Condensa en dos oraciones el contenido del fragmento sobre La Tupac Amaru.

→ **Fragmento**
--------

Lo curioso es que pocos de estos logros hubiesen llegado a Buenos Aires sino fuese por la ayuda que le dio el Senador Jujeño por la UCR (Unión Cívica Radical), Gerardo Morales. En 2009 el Senador, que ideológicamente podría ubicarse en la centro-derecha, llevó a Milagro Sala a los titulares Nacionales cuando la acusó, a ella y a su organización social La Tupac Amaru, de haber estado detrás de un escrache[1] a su persona a la salida de un seminario. Morales la acusó también de narcotraficante y a la organización que dirige de mafiosa. Su estrecha relación con el Gobierno Nacional la hace el blanco de las críticas de dirigentes de la oposición y también de otras organizaciones indígenas que acusan a Sala de usar la violencia para obtener su cooperación en marchas y escraches. Lo cierto es que, a pesar de las diferencias, La Tupac Amaru marchó junto a otras 30 delegaciones indígenas de diferentes puntos del país hacia la Plaza de Mayo en mayo de 2010. Y el reclamo, único y contundente, fue el mismo de los últimos dos siglos: tierra, rechazo a las empresas que los desalojan, respeto a su cultura ancestral y justicia frente a los atropellos del pasado y el presente. “La tierra, robada, será recuperada”, cantaron, organizados.
Y es que, finalmente, La Tupac logró lo impensable en un país donde las minorías son ignoradas y aplastadas por esa construcción ciudadana sarmientina del inmigrante europeo, blanco y civilizado: una organización propia, con sus propias reglas, más cerca de aquel líder indígena del siglo XVIII que de quienes lo torturaron y asesinaron. Una organización que toma en sus manos su propio destino; que le da la mano a los avances tecnológicos que prometen sacarlos de la miseria pero que intenta hacerlo hablando el idioma de los Incas.
[1] Nota: este es un modismo argentino: escrachar, del italiano schiacciare, significa manifestarse, pero también puede ser evidenciar a una persona pública dando a conocer sus características negativas.

--------

→ **Muestra del listado**
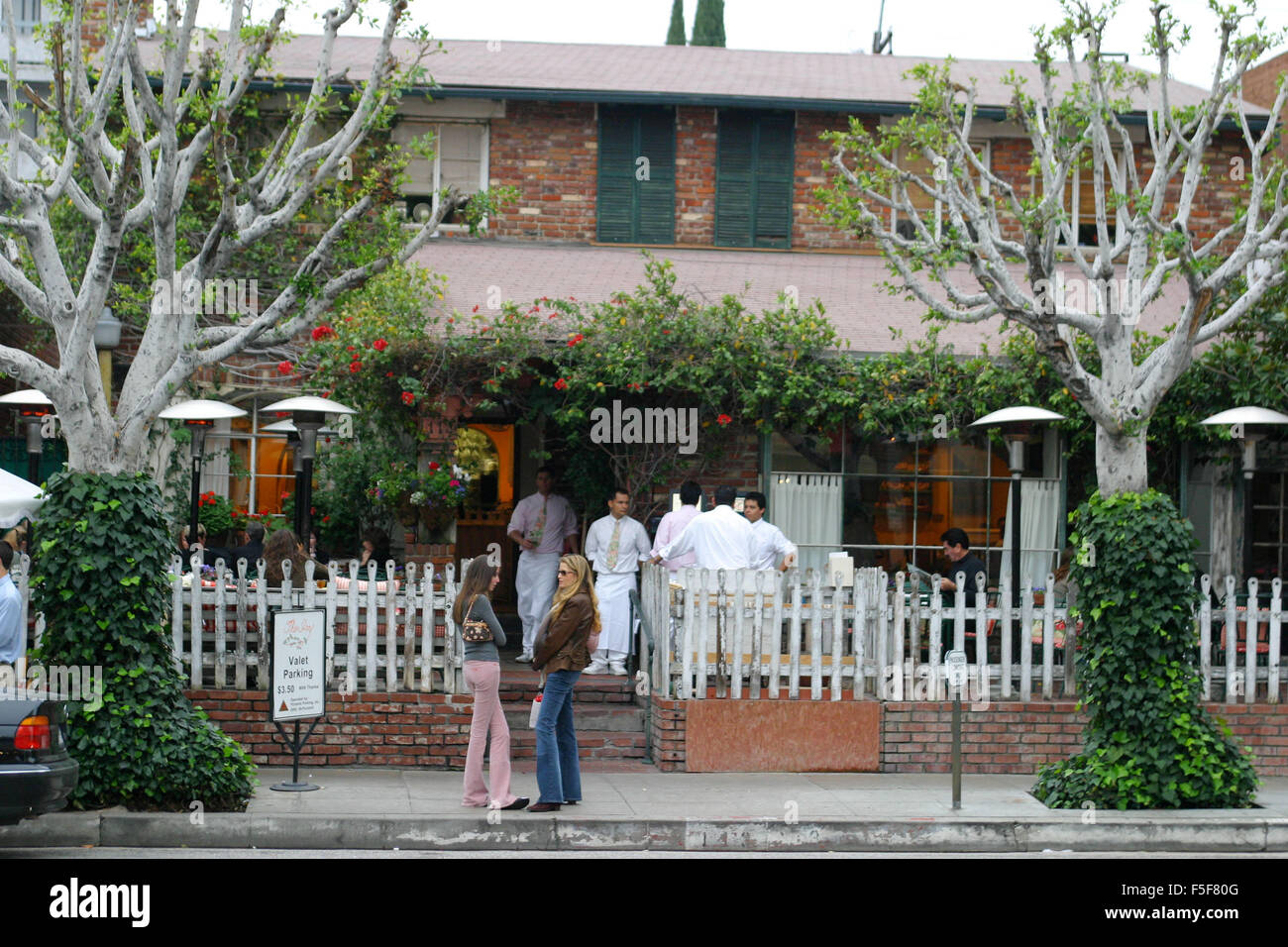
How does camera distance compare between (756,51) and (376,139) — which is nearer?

--------

→ **Solución del problema**
En 2009, el senador jujeño Gerardo Morales, de la UCR, acusó a Milagro Sala y a La Tupac Amaru de estar detrás de un escrache en su contra, tildó a Sala de narcotraficante y a la organización de mafiosa, y la estrecha relación de Sala con el Gobierno Nacional le vale críticas de la oposición y de otras organizaciones indígenas. Aun así, en mayo de 2010 La Tupac Amaru marchó con otras 30 delegaciones indígenas hacia la Plaza de Mayo para reclamar tierra, respeto a su cultura ancestral y justicia, y logró crear una organización propia, con sus propias reglas, que toma en sus manos su propio destino.